L’apparizione della Luna blu, il passaggio della cometa di Halley e l’arrivo di una nuova Jeep Wrangler. Cos’hanno in comune? Sono tutte cose molto rare. Questa nuova serie JL è la quarta Wrangler da quando questo nome è stato utilizzato per la prima volta nei tardi anni ’80, sebbene il suo spirito sia cambiato molto: la grezzissima, durissima e praticissima Jeep affonda le sue radici nel passato dall’originale serie CJ (Civilian Jeep), essa stessa evoluzione dell’originale eroe di guerra Willys. Jeep non ha mai fatto grandi variazioni sulla ricetta iniziale del Wrangler.

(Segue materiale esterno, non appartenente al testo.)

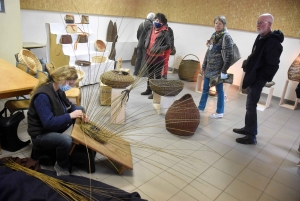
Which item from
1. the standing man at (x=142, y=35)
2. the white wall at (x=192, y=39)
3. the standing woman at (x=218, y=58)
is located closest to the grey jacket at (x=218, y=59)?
the standing woman at (x=218, y=58)

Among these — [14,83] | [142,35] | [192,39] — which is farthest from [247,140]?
[192,39]

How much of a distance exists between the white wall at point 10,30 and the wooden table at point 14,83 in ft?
3.86

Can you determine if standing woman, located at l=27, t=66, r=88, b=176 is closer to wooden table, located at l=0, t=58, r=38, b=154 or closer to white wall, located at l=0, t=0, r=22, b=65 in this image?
wooden table, located at l=0, t=58, r=38, b=154

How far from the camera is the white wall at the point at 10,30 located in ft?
12.3

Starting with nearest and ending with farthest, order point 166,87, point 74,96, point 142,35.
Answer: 1. point 74,96
2. point 166,87
3. point 142,35

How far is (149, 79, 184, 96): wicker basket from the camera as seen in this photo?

Riesce a dare il meglio di sé nel fuoristrada, con un’altezza di guida più elevata, degli sbalzi più corti ed un differenziale a bloccabile di ultima generazione. E, nonostante tutto sembra ancora una Jeep: stesso faro anteriore rotondeggiante (oggi con unità a LED adattivi), griglia anteriore con sette barre verticali, ammortizzatori separati e passaruota angolari. Il parabrezza rimane sempre ripiegabile, le portiere sono ancora removibili, come anche il tettuccio, composto da alcune parti in tessuto e da tre pezzi più  rigidi  e resistenti, e inoltre c’è la possibilità di scegliere fra una versione con interasse ridotto a due porte o la classica quattro porte più lunga.

Rubicon Unlimited (15)

L’unica cosa che è cambiata è il desiderio di rendere la Wrangler più rifinita dei suoi predecessori, al punto che Jeep si è decisa ad introdurre alcuni comfort, come la soppressione del rumore, alcuni accessori interni ed un kit di sicurezza per renderla più appetibile ai clienti cittadini. Ora la guida sull’asfalto risulta silenziosa a velocità di crociera, attenuando abilmente il rumore del vendo e del suo turbodiesel 2.2 litri (un 2.0 benzina sarà disponibile successivamente). Gli interni sono positivamente lussuriosi rispetto alle vecchie Wrangler, specialmente per un’auto pensata per le strade del Sahara. I materiali sono un delicato equilibrio fra qualcosa di resistente ma durevole e allo stesso tempo delicato al tocco, e possono essere scelte ben tre differenti grandezze per il fluido touchscreen della nuova console centrale, contemporaneamente progettata con cura e riempita da grossi e pacchiani dettagli.